Enquire at your local cemetery or churchyard nearest to you.
Below is a list of options that are offered in various places around the country. If your local cemetery or churchyard does not offer the one that you prefer ask them if they would consider it. It is usual to charge a cemetery fee for each of the options, therefore it allows income for the local authority, as well as allowing choice for the bereaved.
The Book of Remembrance:
This is a traditional form of commemoration, however the book is open on the day of the year, which means it can only be viewed once every year. Sometimes a wall panel, where names, and sometimes dates, can be added. This can be a less expensive option, usually leased for a 20 year period.
Granite bench plaques:
This option is similar to the wall panels, but simply the “wall” is the back of the granite bench. It means the position and costs are reduced for the local authority. Again usually the plaques are leased for a period of time.
This option is something relatively new, replacing the high maintenance wooden benches. They can accommodate many names and are only slightly higher in price than a quality wooden bench. Once inscribed by a monumental mason they become valueless to anyone else, they are also very heavy. They can be placed near to an existing family memorial, but the position must be agreed with the cemetery in advance.

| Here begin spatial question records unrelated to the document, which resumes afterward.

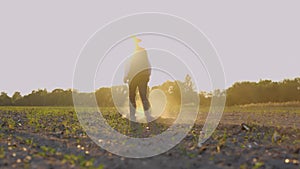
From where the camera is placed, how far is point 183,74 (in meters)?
11.2

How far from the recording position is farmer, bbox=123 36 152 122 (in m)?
12.2

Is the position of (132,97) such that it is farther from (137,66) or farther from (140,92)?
(137,66)

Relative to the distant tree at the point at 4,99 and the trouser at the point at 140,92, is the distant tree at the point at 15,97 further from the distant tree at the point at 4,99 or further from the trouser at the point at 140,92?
the trouser at the point at 140,92

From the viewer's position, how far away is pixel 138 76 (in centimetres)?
1245

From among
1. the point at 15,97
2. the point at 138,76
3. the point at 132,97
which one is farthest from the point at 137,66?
the point at 15,97

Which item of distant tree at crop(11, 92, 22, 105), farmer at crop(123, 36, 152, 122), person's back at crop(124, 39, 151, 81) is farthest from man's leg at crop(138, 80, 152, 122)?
distant tree at crop(11, 92, 22, 105)

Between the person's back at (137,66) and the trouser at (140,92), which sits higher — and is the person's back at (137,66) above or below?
above

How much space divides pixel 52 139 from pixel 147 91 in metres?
5.01

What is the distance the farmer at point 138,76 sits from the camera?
40.1ft

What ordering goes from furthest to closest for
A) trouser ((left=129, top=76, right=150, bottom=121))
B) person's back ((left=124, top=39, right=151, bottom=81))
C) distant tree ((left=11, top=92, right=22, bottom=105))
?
distant tree ((left=11, top=92, right=22, bottom=105))
trouser ((left=129, top=76, right=150, bottom=121))
person's back ((left=124, top=39, right=151, bottom=81))

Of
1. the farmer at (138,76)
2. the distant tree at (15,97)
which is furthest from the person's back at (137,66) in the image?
the distant tree at (15,97)

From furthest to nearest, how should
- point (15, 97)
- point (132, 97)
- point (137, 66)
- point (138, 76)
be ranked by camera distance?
point (15, 97), point (132, 97), point (138, 76), point (137, 66)

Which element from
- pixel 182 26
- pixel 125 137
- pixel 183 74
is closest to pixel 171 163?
pixel 125 137

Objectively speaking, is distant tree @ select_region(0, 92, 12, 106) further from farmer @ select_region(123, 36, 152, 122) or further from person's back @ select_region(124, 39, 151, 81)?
person's back @ select_region(124, 39, 151, 81)
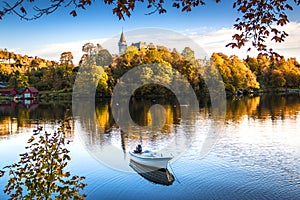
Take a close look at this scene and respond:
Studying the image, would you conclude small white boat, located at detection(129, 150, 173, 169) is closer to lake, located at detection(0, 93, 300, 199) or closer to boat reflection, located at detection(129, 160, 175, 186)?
boat reflection, located at detection(129, 160, 175, 186)

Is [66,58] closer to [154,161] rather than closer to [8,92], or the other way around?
[8,92]

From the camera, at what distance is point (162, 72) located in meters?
55.3

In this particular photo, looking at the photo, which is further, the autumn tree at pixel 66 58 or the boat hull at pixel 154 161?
the autumn tree at pixel 66 58

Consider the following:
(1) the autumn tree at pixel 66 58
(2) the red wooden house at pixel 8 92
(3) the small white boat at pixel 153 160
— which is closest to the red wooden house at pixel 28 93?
(2) the red wooden house at pixel 8 92

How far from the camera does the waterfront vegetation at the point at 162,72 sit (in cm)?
5766

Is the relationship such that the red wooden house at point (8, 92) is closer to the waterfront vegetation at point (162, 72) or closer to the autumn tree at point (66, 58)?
the waterfront vegetation at point (162, 72)

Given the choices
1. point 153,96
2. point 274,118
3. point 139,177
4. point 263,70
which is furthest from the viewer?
point 263,70

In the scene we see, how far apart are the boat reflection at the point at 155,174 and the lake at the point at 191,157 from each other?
36 millimetres

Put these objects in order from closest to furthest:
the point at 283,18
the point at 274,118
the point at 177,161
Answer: the point at 283,18
the point at 177,161
the point at 274,118

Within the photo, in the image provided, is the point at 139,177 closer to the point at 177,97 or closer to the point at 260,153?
the point at 260,153

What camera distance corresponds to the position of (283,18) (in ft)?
13.1

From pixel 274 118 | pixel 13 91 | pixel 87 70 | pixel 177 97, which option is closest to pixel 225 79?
pixel 177 97

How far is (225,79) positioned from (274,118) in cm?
3541

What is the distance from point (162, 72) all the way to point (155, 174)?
4358cm
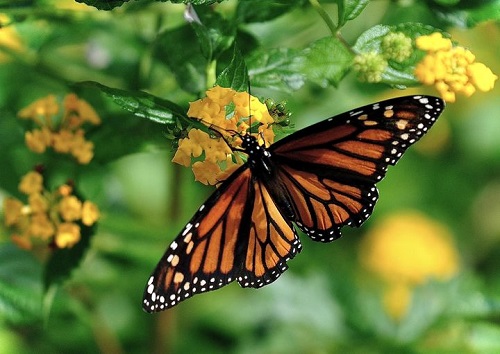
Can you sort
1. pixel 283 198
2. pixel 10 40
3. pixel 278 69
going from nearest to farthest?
A: pixel 278 69
pixel 283 198
pixel 10 40

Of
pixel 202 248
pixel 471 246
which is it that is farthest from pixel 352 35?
pixel 471 246

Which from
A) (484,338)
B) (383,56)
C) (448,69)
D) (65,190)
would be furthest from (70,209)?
(484,338)

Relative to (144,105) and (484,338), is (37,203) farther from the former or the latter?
(484,338)

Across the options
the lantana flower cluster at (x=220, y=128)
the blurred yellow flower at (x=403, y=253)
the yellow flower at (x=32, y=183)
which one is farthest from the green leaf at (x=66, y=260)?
the blurred yellow flower at (x=403, y=253)

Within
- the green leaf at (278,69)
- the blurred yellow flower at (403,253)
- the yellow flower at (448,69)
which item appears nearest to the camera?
the yellow flower at (448,69)

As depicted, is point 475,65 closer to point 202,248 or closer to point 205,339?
point 202,248

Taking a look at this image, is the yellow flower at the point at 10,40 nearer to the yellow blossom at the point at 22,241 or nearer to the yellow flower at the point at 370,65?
the yellow blossom at the point at 22,241

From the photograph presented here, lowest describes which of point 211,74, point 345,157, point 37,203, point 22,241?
point 22,241
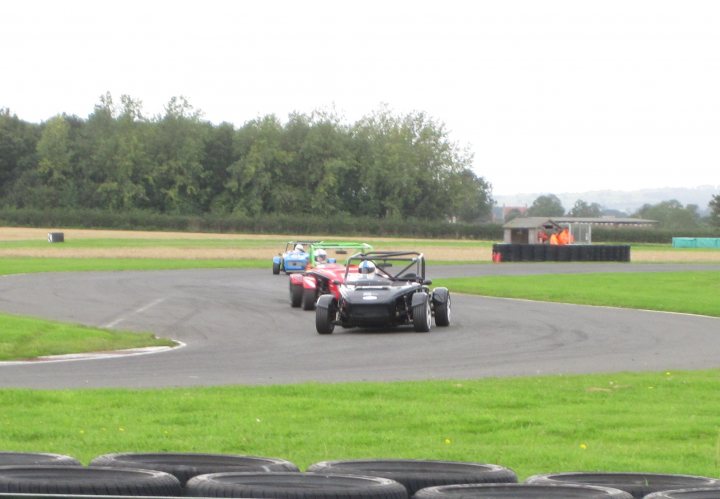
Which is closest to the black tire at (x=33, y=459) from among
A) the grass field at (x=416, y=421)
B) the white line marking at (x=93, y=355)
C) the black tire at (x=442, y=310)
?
the grass field at (x=416, y=421)

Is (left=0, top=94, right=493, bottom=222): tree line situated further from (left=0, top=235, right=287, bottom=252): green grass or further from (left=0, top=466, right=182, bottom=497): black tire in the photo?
(left=0, top=466, right=182, bottom=497): black tire

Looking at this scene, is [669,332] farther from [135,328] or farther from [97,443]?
[97,443]

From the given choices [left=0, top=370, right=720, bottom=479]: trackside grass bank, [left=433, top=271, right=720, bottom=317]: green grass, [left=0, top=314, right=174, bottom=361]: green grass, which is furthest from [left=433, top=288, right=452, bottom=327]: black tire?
[left=0, top=370, right=720, bottom=479]: trackside grass bank

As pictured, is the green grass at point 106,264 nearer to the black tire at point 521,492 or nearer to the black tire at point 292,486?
the black tire at point 292,486

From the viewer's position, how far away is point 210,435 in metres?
9.20

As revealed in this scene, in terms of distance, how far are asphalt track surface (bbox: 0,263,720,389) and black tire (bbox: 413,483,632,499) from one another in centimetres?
797

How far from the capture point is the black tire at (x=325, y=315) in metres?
20.2

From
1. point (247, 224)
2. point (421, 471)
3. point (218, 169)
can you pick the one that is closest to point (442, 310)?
point (421, 471)

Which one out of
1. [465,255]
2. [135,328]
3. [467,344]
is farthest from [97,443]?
[465,255]

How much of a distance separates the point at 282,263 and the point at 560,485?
37.0 m

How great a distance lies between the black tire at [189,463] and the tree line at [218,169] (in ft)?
343

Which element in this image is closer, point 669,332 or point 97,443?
point 97,443

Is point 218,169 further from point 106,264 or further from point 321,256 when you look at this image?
point 321,256

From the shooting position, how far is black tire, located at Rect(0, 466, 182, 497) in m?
5.33
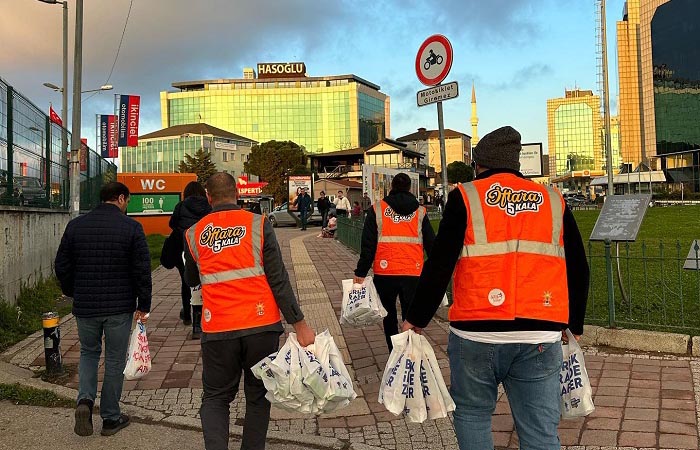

Ashes burial in an existing grave:
After a cremation the ashes can be buried in a family grave. This does not take up any additional space within the grave, however you should inform the cemetery office who will dig a hole for the ashes and then record the details in the official register.
Q, How can I record the name and details of the deceased?
If there is space, the name and details can be recorded on any existing family memorial.
Alternatively the existing memorial can be replaced with a new memorial incorporating all the names, with the option to leave space for further names in the future.
A second alternative would be to place an additional wedge or vase containing the new name directly in front of the existing memorial, but consideration for mowing machines must be taken into account.
Rose garden wedges:
Usually wedge shaped memorials that go round the edge of a rose garden. The ashes are often scattered in the rose bed. Most options have the wedges on a lease of around 20 years.
Cremation wall plaques:
This is still an option, but less popular than it used to be. Some walls are niche walls, that is they allow the ashes to be placed inside the wall permanently. Others are solid walls where the ashes are usually scattered nearby.
Tree and Plaque memorials:
Many cemeteries and churchyards are now planting trees and allowing a small granite plaque to be placed in front.
Ashes burial in a new grave:
Sections within cemeteries and churchyards are set aside for a normal sized memorial to be erected, but usually the grave space is about half that used for a traditional burial. The advantage is that up to 6 lots of ashes can be buried in one space. This makes the use of space very efficient and creates a focal point for many generations of the same family.